Recipe Source: Tarla Dalal
- Gram flour (besan) -- 1 cup
- Whole wheat flour (atta) -- 1/2 cup
- Salt to taste
- Pure ghee -- 2 tablespoons
- Cumin powder -- 1 1/2 teaspoon
- Coriander powder -- 1/2 teaspoon
- Turmeric powder -- 1/4 teaspoon
- Salt to taste
- Dry mango powder (amchur) -- 1/2 teaspoon
- Red chilli powder -- 1/2 teaspoon
- Pure ghee -- 1 1/2 tablespoons
- In a bowl, combine the masala ingredients(cumin powder, coriander powder, turmeric powder, salt, dry mango powder, red chilli powder, and ghee). Divide the masala filling in to 8 portions.
- In another bowl, combine all the ingredients for dough(besan, atta, ghee, and salt). Knead in to a soft dough using water as required.
- Divide the dough in to eight portions and make balls. Roll each part of the dough into a disc about 4 inch in diameter. Apply 1 portion of the masala filling in the center.
- Fold one edge and make a semi-circle, and fold again to make a triangle.
- Roll the triangle in to a thin flat disc.Repeat the above steps for the remaining dough.
- Heat a tawa and cook the roti on both sides. Apply ghee and fry them each side till they are golden brown. Serve hot. Enjoy!!!
Recipe Source: Adapted from Sanjeev Kapoor
- Bajra (black millet) flour -- 2 cups
- Boiled and mashed potatoes -- 3/4 cup
- Finely chopped onions -- 1/4 cup
- Fresh coconut, grated (optional) -- 1/4 cup
- Chopped coriander leaves (dhania) -- 3 to 4 tbsp
- Ginger-green chilli paste -- 2 tsp
- Dried mango powder (amchur) -- 1 tsp
- Garam masala (optional) -- 1/2 tsp
- Salt to taste
- Ghee for cooking
- In a large bowl, combine all the ingredients except ghee which is for cooking to make a soft dough, using warm water.
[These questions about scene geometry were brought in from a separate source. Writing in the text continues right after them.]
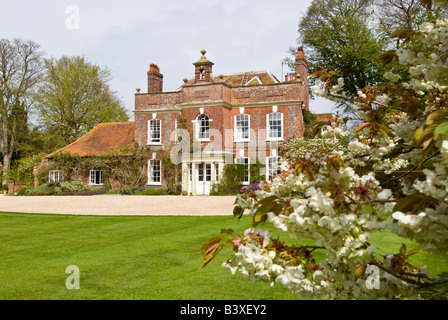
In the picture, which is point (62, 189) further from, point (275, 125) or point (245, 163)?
point (275, 125)

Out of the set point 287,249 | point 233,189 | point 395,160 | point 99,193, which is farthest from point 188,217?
point 99,193

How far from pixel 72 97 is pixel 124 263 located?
3287 centimetres

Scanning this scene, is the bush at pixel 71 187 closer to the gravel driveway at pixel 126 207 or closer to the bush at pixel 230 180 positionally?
the gravel driveway at pixel 126 207

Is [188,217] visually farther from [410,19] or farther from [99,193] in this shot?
[410,19]

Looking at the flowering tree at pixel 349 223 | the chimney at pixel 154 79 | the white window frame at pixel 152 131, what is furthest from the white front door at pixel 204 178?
the flowering tree at pixel 349 223

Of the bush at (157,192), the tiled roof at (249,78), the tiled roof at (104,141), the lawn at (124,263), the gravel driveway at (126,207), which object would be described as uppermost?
the tiled roof at (249,78)

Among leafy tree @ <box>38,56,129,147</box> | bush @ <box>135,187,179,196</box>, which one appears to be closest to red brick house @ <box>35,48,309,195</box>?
bush @ <box>135,187,179,196</box>

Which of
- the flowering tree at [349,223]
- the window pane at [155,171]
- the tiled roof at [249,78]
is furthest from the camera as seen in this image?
the tiled roof at [249,78]

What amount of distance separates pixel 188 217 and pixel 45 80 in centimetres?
2868

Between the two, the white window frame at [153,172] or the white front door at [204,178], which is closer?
the white front door at [204,178]

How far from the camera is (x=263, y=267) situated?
2008mm

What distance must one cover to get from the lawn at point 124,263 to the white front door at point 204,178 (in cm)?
1410

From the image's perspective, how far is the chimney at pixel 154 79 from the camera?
92.9 ft

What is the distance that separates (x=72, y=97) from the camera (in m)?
35.9
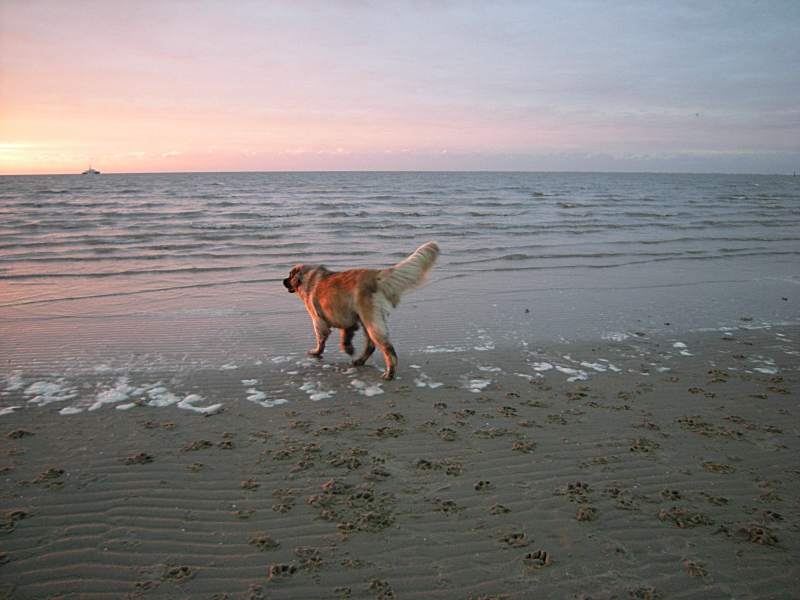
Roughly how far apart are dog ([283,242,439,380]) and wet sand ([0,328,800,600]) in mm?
656

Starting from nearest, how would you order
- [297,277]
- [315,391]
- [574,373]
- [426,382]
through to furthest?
[315,391], [426,382], [574,373], [297,277]

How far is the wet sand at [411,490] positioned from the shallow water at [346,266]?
1.87 metres

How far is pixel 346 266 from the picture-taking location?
14.4 m

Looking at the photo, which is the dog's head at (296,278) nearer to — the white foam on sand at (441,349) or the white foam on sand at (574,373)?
the white foam on sand at (441,349)

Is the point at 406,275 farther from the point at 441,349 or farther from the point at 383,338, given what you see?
the point at 441,349

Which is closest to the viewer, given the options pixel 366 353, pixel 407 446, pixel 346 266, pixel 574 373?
pixel 407 446

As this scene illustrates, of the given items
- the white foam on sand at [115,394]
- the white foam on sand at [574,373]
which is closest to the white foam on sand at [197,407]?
the white foam on sand at [115,394]

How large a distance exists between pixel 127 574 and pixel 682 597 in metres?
3.42

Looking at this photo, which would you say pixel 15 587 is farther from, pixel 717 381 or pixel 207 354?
pixel 717 381

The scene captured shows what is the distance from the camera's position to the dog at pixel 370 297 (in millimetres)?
6445

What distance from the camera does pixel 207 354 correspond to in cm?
716

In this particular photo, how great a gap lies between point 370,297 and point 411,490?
115 inches

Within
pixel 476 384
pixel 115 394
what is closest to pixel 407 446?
pixel 476 384

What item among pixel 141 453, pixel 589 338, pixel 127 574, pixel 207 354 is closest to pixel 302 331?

- Divide the dough into 6 equal portions and roll out each portion into a 6" diameter circle.
- Cook the rotis on a hot tava (griddle) using little ghee, until both sides are golden brown.Serve hot.
1. Do not let the dough sit for long time, as the onions in the dough tend to let water out making the dough tough to roll. 2. If you have very wet dough, press the dough in between two paper towels to remove excess water. As described before, roll the dough on top of a paper towel which helps in transferring the dough on to the tawa.